/QuILTER

QuILTER uses a guided filter and post-processing to rapidly feather semantic segmentation results, revealing small details that the initial segments may have missed.

Primary LanguagePython

QuILTER: Quick Feathering of Image Segments with Guided Filter

Feather binary masks from semantic segmentation using He et al.'s guided filter without affecting their union (see Motivation for more info). The entire process takes a fraction of a second: after loading the image and masks, feathering the example below took 0.186 seconds on average. Applying the guided filter to each segment reveals small details typically missed by semantic segmentation networks, such as individual fingers in hands in the example (segments visualized by projecting to three dimensions with PCA).

car-kids image before feathering feathered (0.186 sec)

"QuILTER" is both a portmanteau of the project's subtitle and an allusion to quills, which are made with feathers.

Usage

Until I feel like figuring out how to put this project on PyPI, you can either install the package through the .tar.gz file in this repository's Releases section, or clone the repo, create a Conda environment using conda env create -f environment.yml, and build the project using flit build, which will create the same .tar.gz file in the dist/ folder.

Once installed, access the CLI help with quilter -h or import the feather_segments() function from the quilter package.

Examples

All of the segments in the examples are generated by extracting the leaf nodes from the hierarchy generated with Facebook Research's DETR, though they could be replaced with one generated by other networks such as those from MMSegmentation.

For the baseball image, passing each segment through the guided filter clarified the selection around the brim of the player's hat and at the intersection of the glove and arm.

baseball image before feathering feathered (0.184 sec)

The feathering also made the area around the ears in the horse image more accurate, and revealed the gap between the horse's body and the part of the bit under its neck.

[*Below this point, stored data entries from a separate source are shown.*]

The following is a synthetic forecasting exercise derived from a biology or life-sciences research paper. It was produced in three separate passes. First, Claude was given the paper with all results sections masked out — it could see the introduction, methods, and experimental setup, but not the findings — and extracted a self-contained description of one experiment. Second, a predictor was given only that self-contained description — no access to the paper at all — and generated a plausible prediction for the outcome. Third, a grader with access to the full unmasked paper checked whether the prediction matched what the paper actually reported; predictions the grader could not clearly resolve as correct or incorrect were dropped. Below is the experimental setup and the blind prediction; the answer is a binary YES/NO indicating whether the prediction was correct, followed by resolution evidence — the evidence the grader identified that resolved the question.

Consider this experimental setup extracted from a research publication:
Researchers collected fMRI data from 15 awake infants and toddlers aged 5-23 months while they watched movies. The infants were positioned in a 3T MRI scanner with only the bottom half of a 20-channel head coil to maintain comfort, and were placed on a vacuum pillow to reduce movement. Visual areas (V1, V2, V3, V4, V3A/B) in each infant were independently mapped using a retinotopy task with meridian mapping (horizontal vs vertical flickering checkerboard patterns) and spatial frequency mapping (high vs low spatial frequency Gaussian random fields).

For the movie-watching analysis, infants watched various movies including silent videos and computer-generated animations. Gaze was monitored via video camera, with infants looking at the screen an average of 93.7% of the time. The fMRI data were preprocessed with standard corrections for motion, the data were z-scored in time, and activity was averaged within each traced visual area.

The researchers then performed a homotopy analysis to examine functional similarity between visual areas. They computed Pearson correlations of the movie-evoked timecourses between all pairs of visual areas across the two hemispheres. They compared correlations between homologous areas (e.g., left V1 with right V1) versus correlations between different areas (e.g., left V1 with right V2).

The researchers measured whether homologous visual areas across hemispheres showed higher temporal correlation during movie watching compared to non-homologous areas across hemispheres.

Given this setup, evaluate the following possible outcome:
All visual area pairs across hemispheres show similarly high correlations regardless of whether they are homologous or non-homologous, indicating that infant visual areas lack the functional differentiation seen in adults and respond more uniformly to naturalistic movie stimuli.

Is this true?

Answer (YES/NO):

horse image before feathering feathered (0.144 sec)

Motivation

While they generally classify large regions correctly, many semantic segmentation algorithms struggle to maintain accuracy in small areas packed with lots of detail, such as the rightmost boy's hand in the car-kids image. Although not the original intent, He et al.'s guided filter can be used to feather binary masks to include these small details. However, applying the guided filter to each segment output from semantic segmentation results in masks that don't add together properly: some of the areas are under-covered, and others are over-covered.

For example, below are the naively-filtered masks for the horse image. The rightmost image shows pixels where the union of the feathered masks is 255 (black) or not (white). In order for the filtered masks to be useful in all the same applications as the unfiltered masks, their union must sum to exactly 255, so that, when applied to the original image, it recreates exactly the original.

naive mask 1 naive mask 2 naive mask 3 union != 255

The code handles pixels whose corresponding mask weights sum to a value greater than 255 by scaling down all of that pixel's corresponding mask weights until they sum to exactly 255. Since the resulting values aren't guaranteed to be whole numbers, each of the mask weights is floored when converted into 8-bit unsigned integers. The sum of the weights is now less than or equal to 255. In order to make them all equal, the difference is added to the largest of the mask weights, since that's the likely classification from the original segmentation result.

Somehow adding to the largest value doesn't cause the union to integer overflow for the examples ¯\_(ツ)_/¯